Stated goal: Put every line of the items below into a JSON list of strings, one string per line. Skip blank lines and leave out the pictures.

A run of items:
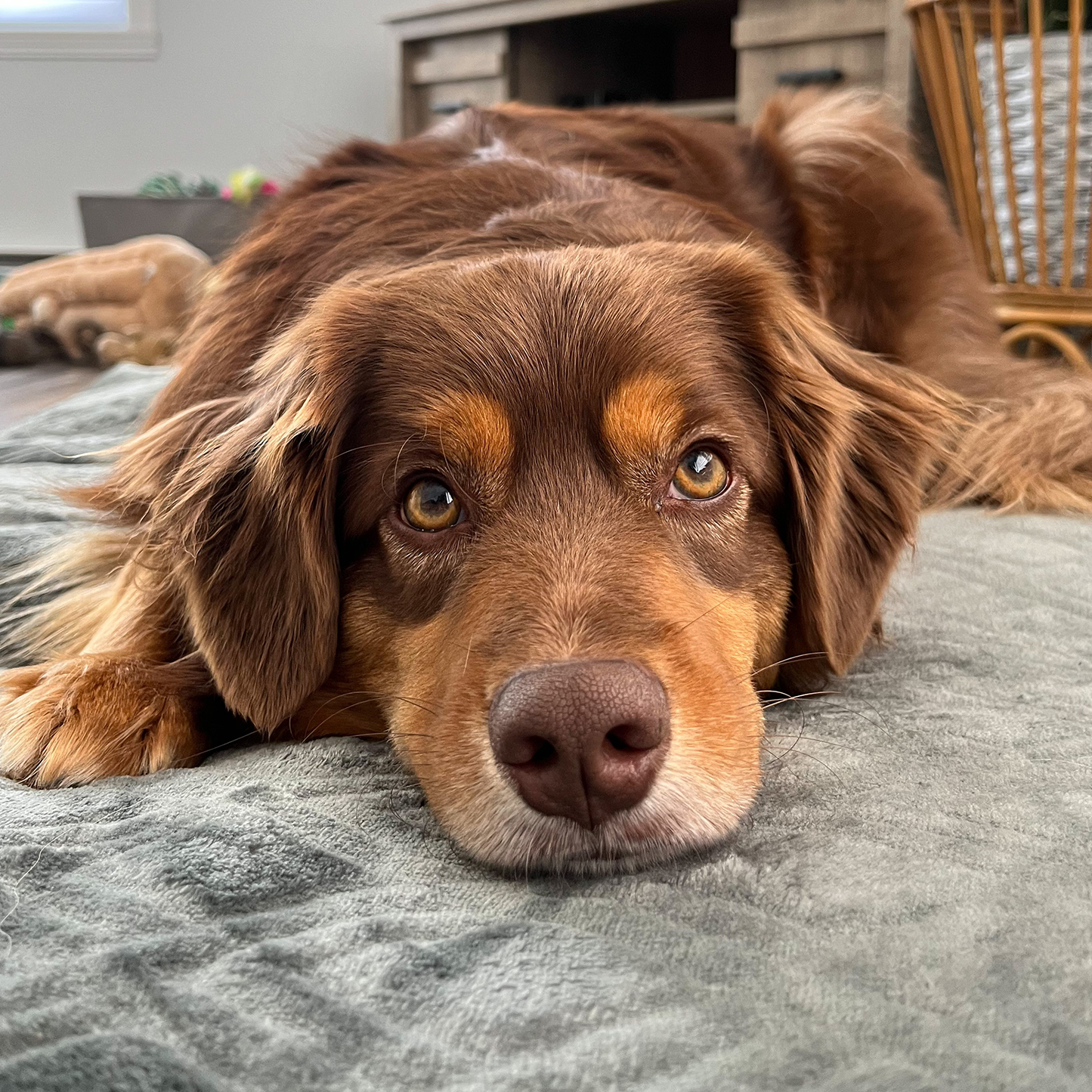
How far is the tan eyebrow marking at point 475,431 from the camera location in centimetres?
170

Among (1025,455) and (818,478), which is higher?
(818,478)

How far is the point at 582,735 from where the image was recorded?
4.14 ft

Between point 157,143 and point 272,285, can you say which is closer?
point 272,285

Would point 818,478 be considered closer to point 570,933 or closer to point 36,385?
point 570,933

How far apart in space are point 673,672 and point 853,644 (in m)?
0.69

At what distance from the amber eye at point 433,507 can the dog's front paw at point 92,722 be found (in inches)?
21.0

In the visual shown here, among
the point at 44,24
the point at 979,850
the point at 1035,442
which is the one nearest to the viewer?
the point at 979,850

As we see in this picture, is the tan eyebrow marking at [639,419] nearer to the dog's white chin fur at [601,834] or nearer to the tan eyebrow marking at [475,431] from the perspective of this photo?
the tan eyebrow marking at [475,431]

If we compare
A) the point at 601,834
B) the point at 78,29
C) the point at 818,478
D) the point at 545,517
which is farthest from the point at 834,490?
the point at 78,29

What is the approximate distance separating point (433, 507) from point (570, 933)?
0.73 meters

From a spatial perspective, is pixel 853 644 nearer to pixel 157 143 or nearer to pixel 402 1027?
pixel 402 1027

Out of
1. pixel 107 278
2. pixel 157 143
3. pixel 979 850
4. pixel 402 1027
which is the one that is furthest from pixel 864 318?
pixel 157 143

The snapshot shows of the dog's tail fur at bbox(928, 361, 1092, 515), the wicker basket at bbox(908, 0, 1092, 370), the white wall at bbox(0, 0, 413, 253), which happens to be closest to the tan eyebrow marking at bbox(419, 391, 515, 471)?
the dog's tail fur at bbox(928, 361, 1092, 515)

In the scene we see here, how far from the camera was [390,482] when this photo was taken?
70.1 inches
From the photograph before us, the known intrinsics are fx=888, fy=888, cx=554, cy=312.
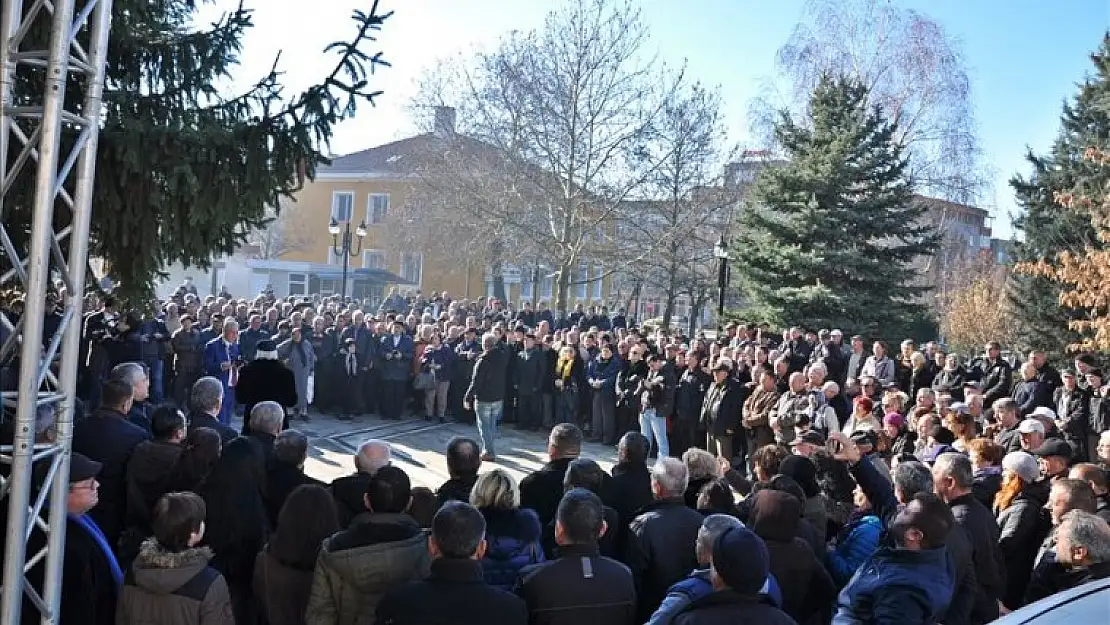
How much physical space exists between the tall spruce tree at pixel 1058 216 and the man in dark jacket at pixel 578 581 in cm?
2189

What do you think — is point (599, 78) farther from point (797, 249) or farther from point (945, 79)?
point (945, 79)

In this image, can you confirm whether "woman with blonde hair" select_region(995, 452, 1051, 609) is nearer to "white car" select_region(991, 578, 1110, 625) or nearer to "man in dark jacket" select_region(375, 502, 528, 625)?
"white car" select_region(991, 578, 1110, 625)

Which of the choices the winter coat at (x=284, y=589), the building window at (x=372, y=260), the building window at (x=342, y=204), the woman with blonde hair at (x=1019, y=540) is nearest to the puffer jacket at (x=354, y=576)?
the winter coat at (x=284, y=589)

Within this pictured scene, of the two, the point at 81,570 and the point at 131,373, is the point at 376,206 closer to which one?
the point at 131,373

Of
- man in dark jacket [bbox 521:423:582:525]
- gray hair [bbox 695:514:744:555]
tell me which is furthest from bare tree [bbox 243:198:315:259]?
gray hair [bbox 695:514:744:555]

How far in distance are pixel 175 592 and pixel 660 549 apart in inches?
92.8

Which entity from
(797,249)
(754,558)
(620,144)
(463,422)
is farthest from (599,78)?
(754,558)

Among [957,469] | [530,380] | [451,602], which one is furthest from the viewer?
[530,380]

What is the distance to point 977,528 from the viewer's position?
4848mm

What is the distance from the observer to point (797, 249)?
22266 millimetres

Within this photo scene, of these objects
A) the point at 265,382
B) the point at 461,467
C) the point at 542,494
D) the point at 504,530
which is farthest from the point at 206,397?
the point at 504,530

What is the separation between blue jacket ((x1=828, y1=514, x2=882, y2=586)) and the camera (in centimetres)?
492

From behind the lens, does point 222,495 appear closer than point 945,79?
Yes

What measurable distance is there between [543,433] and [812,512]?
384 inches
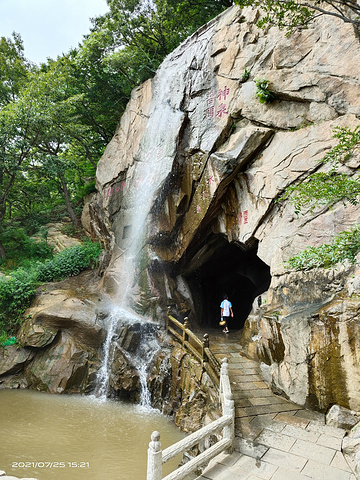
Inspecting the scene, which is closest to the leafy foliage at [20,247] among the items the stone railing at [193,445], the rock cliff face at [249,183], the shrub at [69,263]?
the shrub at [69,263]

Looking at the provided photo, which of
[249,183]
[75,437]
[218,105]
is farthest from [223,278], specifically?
[75,437]

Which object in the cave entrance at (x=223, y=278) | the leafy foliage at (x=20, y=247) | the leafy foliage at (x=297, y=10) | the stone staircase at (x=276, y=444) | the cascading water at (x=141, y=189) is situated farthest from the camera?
the leafy foliage at (x=20, y=247)

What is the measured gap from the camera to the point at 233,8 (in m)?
11.7

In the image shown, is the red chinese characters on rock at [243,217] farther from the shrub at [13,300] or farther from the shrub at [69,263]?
the shrub at [13,300]

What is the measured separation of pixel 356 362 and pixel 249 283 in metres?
12.3

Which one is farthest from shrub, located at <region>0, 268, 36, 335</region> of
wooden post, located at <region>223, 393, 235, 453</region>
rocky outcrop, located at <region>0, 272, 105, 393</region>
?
wooden post, located at <region>223, 393, 235, 453</region>

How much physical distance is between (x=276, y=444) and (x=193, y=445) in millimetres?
1724

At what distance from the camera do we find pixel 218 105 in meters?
11.3

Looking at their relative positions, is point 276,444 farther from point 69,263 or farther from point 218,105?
point 69,263

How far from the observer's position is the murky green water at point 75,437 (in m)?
6.22

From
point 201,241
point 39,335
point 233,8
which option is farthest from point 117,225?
point 233,8

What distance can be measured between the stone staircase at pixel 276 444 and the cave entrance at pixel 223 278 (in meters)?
6.71

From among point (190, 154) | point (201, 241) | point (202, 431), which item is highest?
point (190, 154)

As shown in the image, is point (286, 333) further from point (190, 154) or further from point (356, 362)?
point (190, 154)
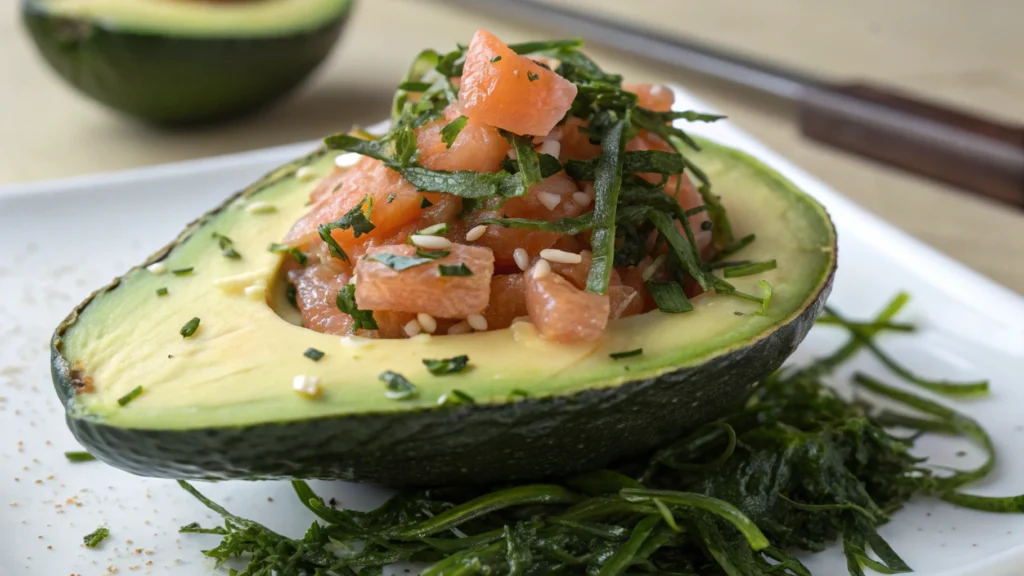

Full response:
[
  "How far is the tan eyebrow marking at point 475,431 from the camera location in centimetres?",
  "170",
  "Among (1025,455) and (818,478), which is higher?",
  "(818,478)",
  "How far is the point at 582,735 from where the image was recorded?",
  "4.14 ft",
  "Between point 157,143 and point 272,285, can you say which is closer?",
  "point 272,285",
  "Would point 818,478 be considered closer to point 570,933 or closer to point 36,385?",
  "point 570,933",
  "How far apart in space are point 673,672 and point 853,644 (in m)?",
  "0.69",
  "At what distance from the amber eye at point 433,507 can the dog's front paw at point 92,722 be found (in inches)?",
  "21.0",
  "In the visual shown here, among",
  "the point at 44,24",
  "the point at 979,850",
  "the point at 1035,442",
  "which is the one nearest to the viewer?",
  "the point at 979,850",
  "As we see in this picture, is the tan eyebrow marking at [639,419] nearer to the dog's white chin fur at [601,834] or nearer to the tan eyebrow marking at [475,431] from the perspective of this photo?",
  "the tan eyebrow marking at [475,431]",
  "If we compare",
  "A) the point at 601,834",
  "B) the point at 78,29",
  "C) the point at 818,478",
  "D) the point at 545,517",
  "which is farthest from the point at 834,490?",
  "the point at 78,29",
  "What is the approximate distance separating point (433, 507) from point (570, 933)?",
  "0.73 meters",
  "From a spatial perspective, is pixel 853 644 nearer to pixel 157 143 or nearer to pixel 402 1027?",
  "pixel 402 1027",
  "Out of",
  "1. pixel 107 278",
  "2. pixel 157 143",
  "3. pixel 979 850",
  "4. pixel 402 1027",
  "which is the one that is furthest from pixel 864 318?",
  "pixel 157 143",
  "The snapshot shows of the dog's tail fur at bbox(928, 361, 1092, 515), the wicker basket at bbox(908, 0, 1092, 370), the white wall at bbox(0, 0, 413, 253), which happens to be closest to the tan eyebrow marking at bbox(419, 391, 515, 471)?",
  "the dog's tail fur at bbox(928, 361, 1092, 515)",
  "In the scene we see here, how far from the camera was [390,482] when this photo was taken?",
  "70.1 inches",
  "From the photograph before us, the known intrinsics are fx=888, fy=888, cx=554, cy=312.",
  "How much physical space exists between the tall spruce tree at pixel 1058 216 and the man in dark jacket at pixel 578 581 in cm?",
  "2189",
  "What do you think — is point (599, 78) farther from point (797, 249) or farther from point (945, 79)?",
  "point (945, 79)",
  "In this image, can you confirm whether \"woman with blonde hair\" select_region(995, 452, 1051, 609) is nearer to \"white car\" select_region(991, 578, 1110, 625) or nearer to \"man in dark jacket\" select_region(375, 502, 528, 625)?",
  "\"white car\" select_region(991, 578, 1110, 625)",
  "Which of the choices the winter coat at (x=284, y=589), the building window at (x=372, y=260), the building window at (x=342, y=204), the woman with blonde hair at (x=1019, y=540) is nearest to the puffer jacket at (x=354, y=576)?",
  "the winter coat at (x=284, y=589)",
  "Within this pictured scene, of the two, the point at 81,570 and the point at 131,373, is the point at 376,206 closer to which one?",
  "the point at 131,373",
  "Of",
  "- man in dark jacket [bbox 521:423:582:525]",
  "- gray hair [bbox 695:514:744:555]",
  "tell me which is furthest from bare tree [bbox 243:198:315:259]?",
  "gray hair [bbox 695:514:744:555]",
  "How far in distance are pixel 175 592 and pixel 660 549 apart in inches?",
  "92.8",
  "Which entity from",
  "(797,249)",
  "(754,558)",
  "(620,144)",
  "(463,422)",
  "is farthest from (599,78)?",
  "(754,558)",
  "Among [957,469] | [530,380] | [451,602], which one is furthest from the viewer?",
  "[530,380]",
  "What is the distance to point 977,528 from the viewer's position?",
  "4848mm",
  "What is the distance from the observer to point (797, 249)?",
  "22266 millimetres",
  "Within this photo scene, of these objects",
  "A) the point at 265,382",
  "B) the point at 461,467",
  "C) the point at 542,494",
  "D) the point at 504,530",
  "which is farthest from the point at 206,397?",
  "the point at 504,530",
  "What is the separation between blue jacket ((x1=828, y1=514, x2=882, y2=586)) and the camera (in centimetres)?",
  "492",
  "From behind the lens, does point 222,495 appear closer than point 945,79?",
  "Yes",
  "What measurable distance is there between [543,433] and [812,512]?",
  "384 inches",
  "Inspecting the scene, which is closest to the leafy foliage at [20,247] among the items the stone railing at [193,445], the rock cliff face at [249,183], the shrub at [69,263]?",
  "the shrub at [69,263]",
  "Looking at the provided photo, which of",
  "[249,183]",
  "[75,437]",
  "[218,105]",
  "is farthest from [223,278], specifically?",
  "[75,437]",
  "Which object in the cave entrance at (x=223, y=278) | the leafy foliage at (x=20, y=247) | the leafy foliage at (x=297, y=10) | the stone staircase at (x=276, y=444) | the cascading water at (x=141, y=189) is situated farthest from the camera?",
  "the leafy foliage at (x=20, y=247)",
  "What is the measured gap from the camera to the point at 233,8 (in m)?",
  "11.7",
  "In the image shown, is the red chinese characters on rock at [243,217] farther from the shrub at [13,300] or farther from the shrub at [69,263]?",
  "the shrub at [13,300]",
  "What is the measured separation of pixel 356 362 and pixel 249 283 in metres?",
  "12.3",
  "Which one is farthest from shrub, located at <region>0, 268, 36, 335</region> of",
  "wooden post, located at <region>223, 393, 235, 453</region>",
  "rocky outcrop, located at <region>0, 272, 105, 393</region>",
  "?",
  "wooden post, located at <region>223, 393, 235, 453</region>",
  "How much physical distance is between (x=276, y=444) and (x=193, y=445) in millimetres?",
  "1724",
  "At what distance from the camera do we find pixel 218 105 in meters?",
  "11.3",
  "Looking at their relative positions, is point 276,444 farther from point 69,263 or farther from point 218,105?",
  "point 69,263",
  "How far from the observer's position is the murky green water at point 75,437 (in m)?",
  "6.22",
  "From",
  "point 201,241",
  "point 39,335",
  "point 233,8",
  "which option is farthest from point 117,225?",
  "point 233,8",
  "What distance can be measured between the stone staircase at pixel 276 444 and the cave entrance at pixel 223 278 (in meters)?",
  "6.71",
  "From among point (190, 154) | point (201, 241) | point (202, 431), which item is highest?",
  "point (190, 154)",
  "As shown in the image, is point (286, 333) further from point (190, 154) or further from point (356, 362)?",
  "point (190, 154)"
]